Quite a mighty and huge crag on the eastern shore of Åmunsfjärd with many loose and ugly but at the same time impressive overhangs/roofs. Here and there scattered between all the rotten parts, however, you will find one and another nice or even excellent wall or route. With the aim set on these, this crag is definitely worth one or more visits depending on the grades you climb.
Östnorabergets' main attraction is probably Pelarväggen, with its conglomerate-like structure and towering roof formation higher up on the face. Here you will find two-three high-quality bolted routes as well as a number of traditionally protected climbs. The left part of the round and bulky quite appealing French wall has a couple of difficult and steep sport routes. On the right part, there are some slightly overhanging easier routes that are a bit loose and ugly looking, but the climbing itself is still quite ok. The smooth and appealing Marylin wall located farthest to the right is of good quality and here are a couple of fun overhanging bolted routes that must not be missed. The sector Förtsta taket is good if you want to climb easier bolted slab routes, and some routes in this sector have also been renovated (2016). The small and steep Tanga wall with a couple of short roof climbs is also fairly freshly brushed (2020).

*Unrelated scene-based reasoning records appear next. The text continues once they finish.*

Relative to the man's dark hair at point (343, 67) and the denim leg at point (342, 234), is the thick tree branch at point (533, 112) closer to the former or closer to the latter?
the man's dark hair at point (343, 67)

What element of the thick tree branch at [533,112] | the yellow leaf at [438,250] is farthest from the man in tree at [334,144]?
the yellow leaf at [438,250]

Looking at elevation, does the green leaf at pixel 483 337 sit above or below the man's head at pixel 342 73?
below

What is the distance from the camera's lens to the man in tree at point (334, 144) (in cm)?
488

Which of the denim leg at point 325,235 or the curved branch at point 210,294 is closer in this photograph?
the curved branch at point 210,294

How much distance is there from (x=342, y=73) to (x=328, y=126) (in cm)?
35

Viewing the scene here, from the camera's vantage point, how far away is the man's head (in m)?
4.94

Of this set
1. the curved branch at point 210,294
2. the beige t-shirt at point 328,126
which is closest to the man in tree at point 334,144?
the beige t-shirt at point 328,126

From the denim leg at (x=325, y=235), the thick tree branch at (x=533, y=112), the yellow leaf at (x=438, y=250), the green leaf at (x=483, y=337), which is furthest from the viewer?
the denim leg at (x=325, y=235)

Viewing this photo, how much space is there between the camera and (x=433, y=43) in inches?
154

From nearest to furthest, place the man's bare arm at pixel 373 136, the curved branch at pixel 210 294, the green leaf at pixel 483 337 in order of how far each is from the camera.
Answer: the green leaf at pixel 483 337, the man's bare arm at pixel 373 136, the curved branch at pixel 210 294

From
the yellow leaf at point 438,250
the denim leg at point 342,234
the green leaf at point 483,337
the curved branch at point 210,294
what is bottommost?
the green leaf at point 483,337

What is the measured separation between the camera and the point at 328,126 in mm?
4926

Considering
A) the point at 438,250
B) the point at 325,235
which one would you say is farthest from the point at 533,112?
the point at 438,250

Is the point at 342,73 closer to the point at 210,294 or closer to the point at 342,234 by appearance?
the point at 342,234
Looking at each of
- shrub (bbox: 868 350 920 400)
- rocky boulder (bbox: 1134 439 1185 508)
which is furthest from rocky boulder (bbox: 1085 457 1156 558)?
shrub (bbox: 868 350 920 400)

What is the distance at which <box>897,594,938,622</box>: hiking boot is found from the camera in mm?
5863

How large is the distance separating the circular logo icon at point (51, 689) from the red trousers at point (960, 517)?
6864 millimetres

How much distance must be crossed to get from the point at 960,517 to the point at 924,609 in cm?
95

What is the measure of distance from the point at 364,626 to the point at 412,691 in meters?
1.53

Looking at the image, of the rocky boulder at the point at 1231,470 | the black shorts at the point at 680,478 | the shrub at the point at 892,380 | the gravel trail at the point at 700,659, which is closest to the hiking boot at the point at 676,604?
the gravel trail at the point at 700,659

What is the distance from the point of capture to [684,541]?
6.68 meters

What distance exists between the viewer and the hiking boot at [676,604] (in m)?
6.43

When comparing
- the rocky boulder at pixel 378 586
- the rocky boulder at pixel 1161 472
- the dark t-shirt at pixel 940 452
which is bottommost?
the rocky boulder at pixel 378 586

There are still some routes with older bolts and anchors that are probably not in the best condition. As usual, the moss grows quite quickly on the slabby parts while the overhanging sections manage much better. A brush can always come in handy.
If you park as you should, the walk to the crag is about 1 km along an easy-to-walk asphalt/gravel road, and it should not be a problem to take the children to the crag. As usual, when it comes to crags in Stockholm, there will most likely be ticks in the grass.
Environment:
West-Southwest. Mostly open for the sun higher up on the crag, but down at the ground there are a lot of trees and sly here and there. Although some shorter routes may be in the shade, hot summer days are probably not ideal. The best time is most likely in spring before the leaves bloom. The difficult routes to the left on Franska väggen stay in the shade until about 13:00-14.00 in the afternoon.